A post-rock review is always a challenge. If you think it’s tough to capture the attention of an audience and carry them on your journey, musically, for 45 minutes without lyrics or choruses then try writing about that action. The successes and failures of the genre come in the ebb and flow, the storytelling, atmosphere, and ability to pull away from convention in what started as new but has now become a full-on genre with its own predictable tropes.
Moonlit Sailor is a Swedish quartet who play atmospheric and driving post-rock. It’s dramatic at times, but the definition of their work really comes in the ability to take a song from one movement to another in a coherent storyline devoid of lyrical accompaniment. As a whole We Come From Exploding Stars is a sea change. It’s about, to grab it straight from the band, exploring new waters, meeting and administering new challenges. With that new experience comes exploration, failure, climax, and eventually familiarity and growth. It’s a process but one driven by emotion more than formula. On the record they explore all of these themes in a sweeping, crashing, comforting, and surprisingly energetic journey.
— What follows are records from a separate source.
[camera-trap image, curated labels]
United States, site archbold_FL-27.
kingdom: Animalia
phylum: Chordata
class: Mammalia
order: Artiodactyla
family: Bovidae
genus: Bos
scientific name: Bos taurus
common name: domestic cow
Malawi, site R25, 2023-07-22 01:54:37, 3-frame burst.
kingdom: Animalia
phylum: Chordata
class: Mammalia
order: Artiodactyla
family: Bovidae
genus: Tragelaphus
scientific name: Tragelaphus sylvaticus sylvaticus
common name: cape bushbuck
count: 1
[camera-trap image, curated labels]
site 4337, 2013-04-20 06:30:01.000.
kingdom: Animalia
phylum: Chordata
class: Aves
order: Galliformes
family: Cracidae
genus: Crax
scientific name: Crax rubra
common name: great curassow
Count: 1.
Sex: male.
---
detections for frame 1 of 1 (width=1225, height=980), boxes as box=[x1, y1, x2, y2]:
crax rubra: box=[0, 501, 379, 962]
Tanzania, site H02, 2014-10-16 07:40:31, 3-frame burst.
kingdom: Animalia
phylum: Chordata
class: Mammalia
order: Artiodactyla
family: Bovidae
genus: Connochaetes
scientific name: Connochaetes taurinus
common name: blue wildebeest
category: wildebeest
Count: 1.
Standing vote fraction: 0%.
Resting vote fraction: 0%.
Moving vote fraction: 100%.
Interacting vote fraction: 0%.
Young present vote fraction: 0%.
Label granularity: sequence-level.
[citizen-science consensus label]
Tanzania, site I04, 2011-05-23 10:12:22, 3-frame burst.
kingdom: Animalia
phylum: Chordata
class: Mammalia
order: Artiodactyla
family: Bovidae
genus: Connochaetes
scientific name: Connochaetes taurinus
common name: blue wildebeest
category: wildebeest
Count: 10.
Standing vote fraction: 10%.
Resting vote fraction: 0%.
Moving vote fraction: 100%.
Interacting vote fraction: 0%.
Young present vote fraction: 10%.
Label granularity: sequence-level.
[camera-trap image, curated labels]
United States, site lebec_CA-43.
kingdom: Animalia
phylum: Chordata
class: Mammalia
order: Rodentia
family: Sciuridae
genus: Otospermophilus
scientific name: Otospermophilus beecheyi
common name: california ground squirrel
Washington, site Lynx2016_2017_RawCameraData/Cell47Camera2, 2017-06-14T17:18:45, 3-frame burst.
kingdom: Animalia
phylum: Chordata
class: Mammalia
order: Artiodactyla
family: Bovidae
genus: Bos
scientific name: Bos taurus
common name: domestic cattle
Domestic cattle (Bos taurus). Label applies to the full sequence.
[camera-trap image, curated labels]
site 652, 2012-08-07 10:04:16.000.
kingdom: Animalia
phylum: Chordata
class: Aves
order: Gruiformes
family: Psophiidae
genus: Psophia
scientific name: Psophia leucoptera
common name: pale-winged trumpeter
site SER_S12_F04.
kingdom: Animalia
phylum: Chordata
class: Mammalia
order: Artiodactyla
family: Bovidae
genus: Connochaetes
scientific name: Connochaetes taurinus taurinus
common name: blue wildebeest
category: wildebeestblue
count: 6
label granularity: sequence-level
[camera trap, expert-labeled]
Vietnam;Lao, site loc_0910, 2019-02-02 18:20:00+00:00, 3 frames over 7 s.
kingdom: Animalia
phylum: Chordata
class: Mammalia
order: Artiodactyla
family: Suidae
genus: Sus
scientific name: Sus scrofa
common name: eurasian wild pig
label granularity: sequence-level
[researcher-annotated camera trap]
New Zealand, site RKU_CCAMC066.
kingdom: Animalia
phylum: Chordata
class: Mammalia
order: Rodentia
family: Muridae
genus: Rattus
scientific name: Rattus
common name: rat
Expoding Stars starts big, hitting on epic moments only 3 minutes into the record in the track “Minutes from Somewhere Else,” but they aren’t Explosions in the Sky-styled heavy drama. Instead they use that peak to stir up energy, transitioning into their watery journey that surfs up and down, returning to those early epic themes established in the first act. The record returns to similar ideas throughout and it’s an album here all the way. Though the tracks could also standalone nicely, the dramatic elements come through a careful exploration that returns and re-examines ideas rather than going in 10 different directions.
As the record explores new domains, there are some shades of ‘80s synth-pop captured in “From Gemini to Lynx” and later, in “Dollar Underwater,” there is a strong underwater atmospheric presence. It’s subdued and smothered, pulling its way upward from the struggle. The journey explores a lot of territory, ending with a louder and more driving rock pulling its way out of the exploratory structures. “4.15 AM” has hints of metallic guitars and big, loud moments, but it’s no chugging chord or rollicking solo; it effectively crescendos while playing in familiar keys. It doesn’t aim for the epileptic dramatic finish that certain post-rockers do, rather it ties the story together, climaxes, and wraps the story in a nice little epilogue. It’s complete but not overstated, wandering yet concise.